When I first wrote about the Libyan uprising and the US’ role in helping the rebels, I wondered about the reasons that Britain and France might have for a) wanting to help the rebels militarily, and b) wanting the US to help with their efforts.
Turns out that I’d seriously underestimated the magnitude of the Libyan refugee crisis that Gaddafi’s crackdown created.
How bad of a crisis? This bad: 400,000 persons have fled the country as of today. That’s out of a population of 6.4 million, meaning that one out every sixteen persons living in Libya back in early February has left Libya, very likely forever. 180,000 of that number had left, half of them for Tunisia, in the eleven days stretching from February 20 — when Gaddafi unleashed his helicopter gunships on protesters — to March 3.

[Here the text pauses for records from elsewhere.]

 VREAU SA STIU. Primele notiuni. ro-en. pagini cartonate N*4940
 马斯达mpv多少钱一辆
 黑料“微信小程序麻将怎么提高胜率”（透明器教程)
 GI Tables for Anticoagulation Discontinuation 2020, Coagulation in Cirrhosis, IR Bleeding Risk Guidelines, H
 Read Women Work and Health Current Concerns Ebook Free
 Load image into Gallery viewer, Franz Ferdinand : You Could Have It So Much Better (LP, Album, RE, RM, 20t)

Now, many of the refugees are themselves immigrants from sub-Saharan Africa, and are simply returning to their own homelands. But many, if not most of them, are stuck in Tunisia and Egypt for the foreseeable future, joining displaced persons from Tunisia itself. And a fair number of them, not wanting to go back to their homelands — as one Nigerian immigrant to Libya said, “If our country was a very nice place to be, we would not have gone to a place like Libya” — are looking towards Europe.

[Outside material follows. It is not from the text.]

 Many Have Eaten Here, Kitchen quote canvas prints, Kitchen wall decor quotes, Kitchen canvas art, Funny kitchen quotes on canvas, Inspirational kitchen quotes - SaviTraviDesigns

In fact, there are a number on European soil already. Five thousand have landed at the island of Lampedusa, which though it belongs to Italy is much closer geographically to Libya. Over eight hundred have made it as far as Malta, and more are on the way to both Malta and Lampedusa, as well as other places around the Mediterranean Sea.
This exodus, on top of the Tunisian exodus, is starting to unnerve a lot of people, particularly right-wing nutjob politicians such as Marine Le Pen, daughter of Jean-Marie Le Pen (and who like her father is dismayingly popular in France), and commentators in Italy and France who like to periodically raise the specter of hordes of dark-skinned Africans overrunning the white people of Europe. Ironically, Gaddafi has used these fears to justify his continued rule, stating in December that “Europe will become black” if he is overthrown. However, the number of persons who have already fled as a result of his crackdowns has apparently made various European governments decide that they might be better off if Gaddafi were removed from power as quickly as possible.
So there you have it. No oil, no kowtowing to Al-Qaeda or the CIA, no imperialism, no US leading the rest of the world around. At its heart, it’s pretty much a desire to stop Gaddafi from causing even more people to flee and overwhelm the already-taxed refugee camps in Tunisia, much less Lampedusa or Malta. Whatever one thinks of the US’ involvement in a European and African issue, it’s not based on the motives so many people like to ascribe to it.
UPDATE: A quick note:
The number of refugees who left Libya in the eighteen days before NATO’s no-fly zone: around 300,000, at a rate of 14,000 a day.
The number who have left in the eighteen days since the NFZ was established to yesterday: around 100,000, or around 6,000 a day.
As I touched on earlier, one of the things that until now had made the European nations that make up NATO be relatively friendly to Gaddafi was his self-appointed role as the gatekeeper between Europe and sub-Saharan Africa. Playing on European racist fears, he worked to all but end unsanctioned African migration through Libya to Europe, he also has warned that “Europe will become black” through a torrent of uncontrolled refugees if he’s allowed to fall. However, since three times as many persons have fled Libya in the eighteen days before the NFZ as have fled in the eighteen days since the NFZ was established, his gatekeeper argument doesn’t carry the weight it once did among European leaders.
So again no, it’s not about oil or imperialism or cuddling up to Al-Qaeda. It’s about racism in large part, but it’s also about legitimate fears of seeing UNHCR efforts to keep Tunisian refugee camps, already swamped with Tunisian and Libyan refugees who can’t go home just yet, collapse under a swarm of Libyans fleeing Gaddafi’s crackdown, should he have been allowed to continue it uninterrupted. (In fact, when the rebels do well, many Libyan refugees take it as a sign they can come home; on the other hand, when Gaddafi does well, it increases refugee flow.)